And now the ethics-challenged Mollohan
Rep. Alan Mollohan, West Virginia Democrat, is the next embarrassment for Nancy Pelosi’s “most ethical Congress in history.” Mr. Mollohan is slated to chair the appropriations panel which oversees the budget of the Justice Department, including the FBI. But the FBI is currently investigating him for possible appropriations and ethical improprieties.
The 11-term lawmaker stepped down as ranking Democrat on the House Ethics Committee in early 2006 pending the outcome of the investigation. There are two controversies here: one concerning a suspicious surge in Mr.
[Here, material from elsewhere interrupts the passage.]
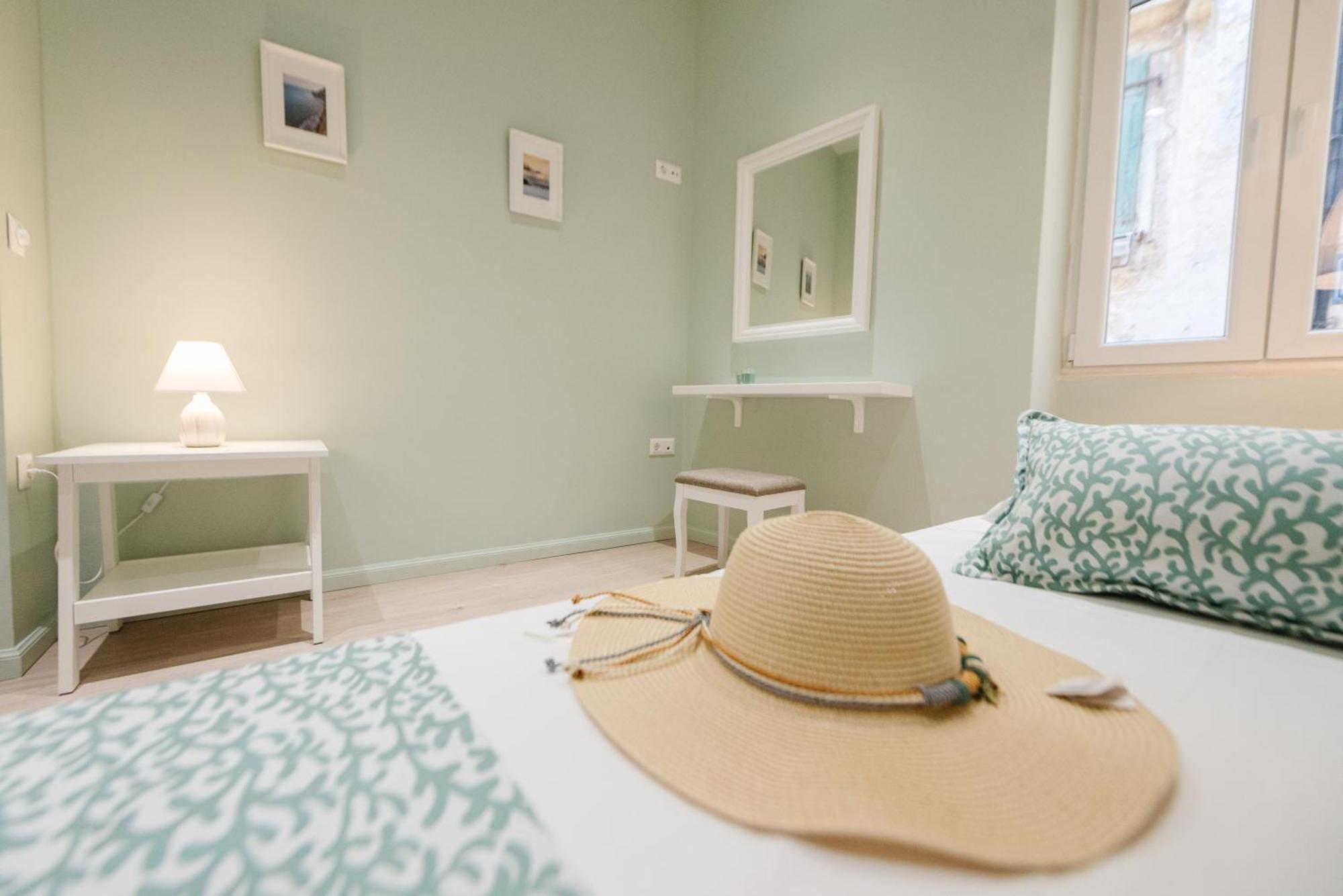 Nv Luxury Residence Corfu  Extérieur photo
Mollohan’s personal wealth in connection with real estate investments — his net worth surged from the low-to-mid six figures in 1999 to at least $6.8 million and as much as $25 million by 2005 — while he was in office; and one concerning $250 million in federal appropriations to five nonprofit organizations that Mr. Mollohan himself set up and which employ his friends and some of his campaign contributors.
Both are troubling for their own reasons. In one case, the West Virginia law- maker purchased real estate with a longtime friend who is also a recipient of money from his earmarks. It took a complaint by a conservative watchdog, the National Legal and Policy Center, before Mr. Mollohan properly reported his net worth, including substantially undervalued assets, undisclosed real estate holdings and interests in companies to the federal government.
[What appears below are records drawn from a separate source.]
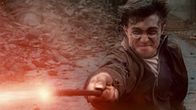 Harry Potter ja kuoleman varjelukset osa 2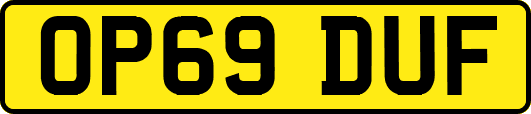 OP69DUF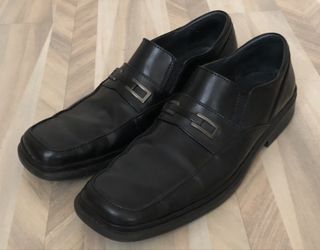 Calvin Klein Men’s Dress Shoes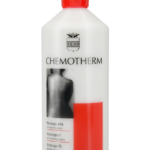 CHEMOTHERM MASSAGE OIL- aceite de masaje efecto calor de Chemodis®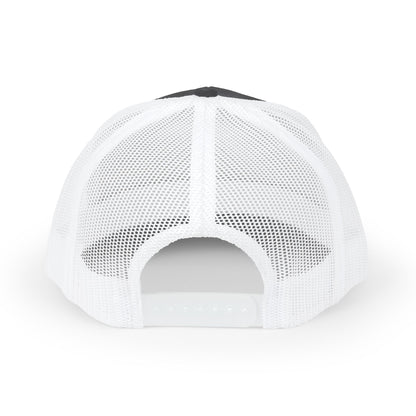 'On My Worst Behavior' - Snapback Trucker Cap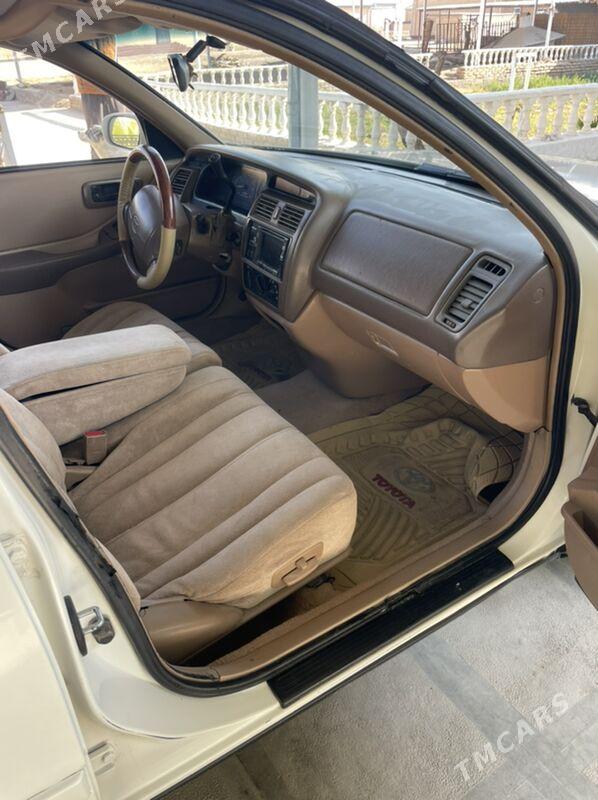 Toyota Avalon 1996 - 132 000 TMT - Mary - img 5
Then there is the earmarking, which seemingly shows that cronyism has been Mr. Mollohan’s modus operandi for years. When the New York Times reported the story in April, it characterized the arrangement as “a cozy, cross-pollinated network” in which Mollohan-recruited executives “provide him with steady campaign contributions and positive publicity in their newsletters.” One executive resigned after the revelation of his taxpayer-funded salary of $500,000. Highly compensated jobs and lavish taxpayer funded earmarks for their foundations were Mr. Mollohan’s backscratching for friends. They scratched his back with reelection money.
Mrs. Pelosi: What was that about the “culture of corruption”?
After the failed bids to install the Abscam-plagued Rep. Jack Murtha as majority leader and the previously impeached Rep. Alcee Hastings as Intelligence Committee chairman, we’d have thought that Democrats learned the lesson. But now Mrs. Pelosi wants to give a key appropriations slot to a lawmaker who can’t keep his friends’ hands off huge sums of tax dollars.
That’s quite a turn for the “most ethical Congress in history.”